Work at the Nevsky Shipyard has started on the construction of two high-tech research vessels or Russia’s Federal Agency for Fisheries.
Minister of Agriculture Dmitry Patrushev Federal Agency for Fisheries Ilya Shestakov director were at the yard for the keel-laying ceremony of the two 54 metre, 13.60 metre beam research vessels, which are predicted to become among the most advanced fisheries research vessels afloat.
RVs Professor Pyotr Moiseev and Professor Anatoly Elizarov are named after outstanding scientists who made a significant contributions to the development of Russia’s fisheries science.
According to Minister of Agriculture Dmitry Patrushev, the new vessels will become the flagships of the fishing fleet and scientific research in this area. He commented that the state will continue to support the development of scientific research, with an additional eight such modern vessels planned for the near future.
The new vessels are expected to lift research to a new level, increasing capacity to search for commercial fish stocks and aid scientific forecasting to establish fisheries limits.
‘Thanks to the decision of the President, now about a hundred fishing vessels are being built, but the fishing industry cannot exist without a scientific fleet, it cannot live without resource research,’ Ilya Shestakov said.
‘If appropriate decisions are not made on how quotas can be allocated, then the next year fishermen will not be able to go to sea. So this is a very significant event.’
The new research vessels are designed foe low-noise operation, and with a drop keel to lower instrumentation below surface noise. They will be able to carry around 26 crew and scientists, with capacity to stay at sea for a month.

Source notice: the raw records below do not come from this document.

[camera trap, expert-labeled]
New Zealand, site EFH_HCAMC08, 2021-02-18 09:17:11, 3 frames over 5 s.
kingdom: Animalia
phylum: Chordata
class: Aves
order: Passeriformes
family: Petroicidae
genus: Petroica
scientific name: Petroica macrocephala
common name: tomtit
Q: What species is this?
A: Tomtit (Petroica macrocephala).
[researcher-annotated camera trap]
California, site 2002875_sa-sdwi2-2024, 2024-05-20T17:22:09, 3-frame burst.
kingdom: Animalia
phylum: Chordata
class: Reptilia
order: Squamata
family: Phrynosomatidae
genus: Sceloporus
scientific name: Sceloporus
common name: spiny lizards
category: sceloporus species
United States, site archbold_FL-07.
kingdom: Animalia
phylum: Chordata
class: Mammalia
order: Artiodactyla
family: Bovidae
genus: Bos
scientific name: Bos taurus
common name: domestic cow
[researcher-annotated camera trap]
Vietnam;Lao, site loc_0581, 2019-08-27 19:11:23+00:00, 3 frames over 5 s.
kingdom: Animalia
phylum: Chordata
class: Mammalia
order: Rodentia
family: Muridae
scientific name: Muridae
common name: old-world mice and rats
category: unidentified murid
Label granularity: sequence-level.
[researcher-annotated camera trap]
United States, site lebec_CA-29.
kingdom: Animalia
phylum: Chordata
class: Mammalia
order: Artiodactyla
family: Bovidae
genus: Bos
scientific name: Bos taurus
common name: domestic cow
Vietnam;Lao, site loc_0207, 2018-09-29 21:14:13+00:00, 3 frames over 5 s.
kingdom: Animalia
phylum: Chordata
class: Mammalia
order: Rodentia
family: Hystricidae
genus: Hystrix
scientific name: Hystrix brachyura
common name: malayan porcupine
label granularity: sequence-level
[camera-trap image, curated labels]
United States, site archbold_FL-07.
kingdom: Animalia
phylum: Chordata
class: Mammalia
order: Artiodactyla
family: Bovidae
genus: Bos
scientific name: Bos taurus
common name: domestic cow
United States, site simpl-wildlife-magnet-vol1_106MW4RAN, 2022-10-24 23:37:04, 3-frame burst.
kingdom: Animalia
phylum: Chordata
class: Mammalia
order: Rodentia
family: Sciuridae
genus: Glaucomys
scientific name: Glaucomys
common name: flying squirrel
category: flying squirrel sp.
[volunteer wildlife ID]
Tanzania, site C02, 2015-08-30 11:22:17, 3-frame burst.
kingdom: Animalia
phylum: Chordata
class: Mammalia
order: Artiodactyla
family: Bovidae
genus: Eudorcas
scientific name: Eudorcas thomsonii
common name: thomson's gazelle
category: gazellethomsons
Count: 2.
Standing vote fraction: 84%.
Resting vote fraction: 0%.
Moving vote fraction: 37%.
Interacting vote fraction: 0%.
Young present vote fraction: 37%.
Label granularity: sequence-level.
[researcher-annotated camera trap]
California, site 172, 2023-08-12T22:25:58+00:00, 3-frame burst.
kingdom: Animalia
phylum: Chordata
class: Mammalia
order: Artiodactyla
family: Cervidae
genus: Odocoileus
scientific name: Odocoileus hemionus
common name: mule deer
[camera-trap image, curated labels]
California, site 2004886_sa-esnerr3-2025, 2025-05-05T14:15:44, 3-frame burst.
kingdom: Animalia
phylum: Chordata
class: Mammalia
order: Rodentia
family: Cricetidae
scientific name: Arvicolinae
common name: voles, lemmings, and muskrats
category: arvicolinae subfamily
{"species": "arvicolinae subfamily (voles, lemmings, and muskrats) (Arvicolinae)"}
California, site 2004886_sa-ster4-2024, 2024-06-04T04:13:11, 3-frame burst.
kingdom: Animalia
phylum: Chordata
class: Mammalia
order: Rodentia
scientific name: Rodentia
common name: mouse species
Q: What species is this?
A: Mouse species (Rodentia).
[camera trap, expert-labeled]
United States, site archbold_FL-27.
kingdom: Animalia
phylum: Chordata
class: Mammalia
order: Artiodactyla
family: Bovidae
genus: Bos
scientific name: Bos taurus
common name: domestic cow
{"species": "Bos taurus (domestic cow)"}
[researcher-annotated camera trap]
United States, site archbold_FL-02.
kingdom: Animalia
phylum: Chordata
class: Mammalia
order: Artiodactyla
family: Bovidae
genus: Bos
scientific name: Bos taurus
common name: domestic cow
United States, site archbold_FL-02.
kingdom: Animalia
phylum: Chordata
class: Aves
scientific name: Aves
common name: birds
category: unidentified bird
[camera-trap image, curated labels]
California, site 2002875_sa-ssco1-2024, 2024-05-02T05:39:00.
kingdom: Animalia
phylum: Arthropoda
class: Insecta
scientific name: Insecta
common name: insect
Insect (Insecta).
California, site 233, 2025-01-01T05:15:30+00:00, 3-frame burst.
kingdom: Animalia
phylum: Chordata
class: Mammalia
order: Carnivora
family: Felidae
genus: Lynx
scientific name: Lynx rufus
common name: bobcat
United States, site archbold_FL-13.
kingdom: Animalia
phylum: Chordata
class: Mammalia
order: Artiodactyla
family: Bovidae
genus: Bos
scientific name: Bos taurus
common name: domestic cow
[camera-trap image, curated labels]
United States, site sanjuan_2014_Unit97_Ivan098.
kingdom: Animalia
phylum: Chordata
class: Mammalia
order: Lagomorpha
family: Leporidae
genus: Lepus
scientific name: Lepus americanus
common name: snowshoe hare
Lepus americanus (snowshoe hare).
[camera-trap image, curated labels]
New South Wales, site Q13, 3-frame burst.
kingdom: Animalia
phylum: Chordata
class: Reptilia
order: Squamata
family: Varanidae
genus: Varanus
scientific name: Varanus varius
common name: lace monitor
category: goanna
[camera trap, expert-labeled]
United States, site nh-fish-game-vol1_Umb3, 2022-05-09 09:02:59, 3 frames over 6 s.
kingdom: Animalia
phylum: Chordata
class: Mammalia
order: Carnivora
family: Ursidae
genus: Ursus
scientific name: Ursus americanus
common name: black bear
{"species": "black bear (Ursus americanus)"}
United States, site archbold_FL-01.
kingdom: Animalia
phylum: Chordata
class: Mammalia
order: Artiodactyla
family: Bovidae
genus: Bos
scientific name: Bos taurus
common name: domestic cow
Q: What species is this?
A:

The layout includes an operations centre, a hydro-acoustic laboratory, deck facilities for handling trawl gear and deploying sounding equipment vertically, wet and dry laboratories, a variety of surveying systems, and facilities for deploying ROVs, as well as chilled and refrigerated storage.
The bow section has space for two 20-foot containers, allowing non-standard laboratories to be placed on board for specific operations.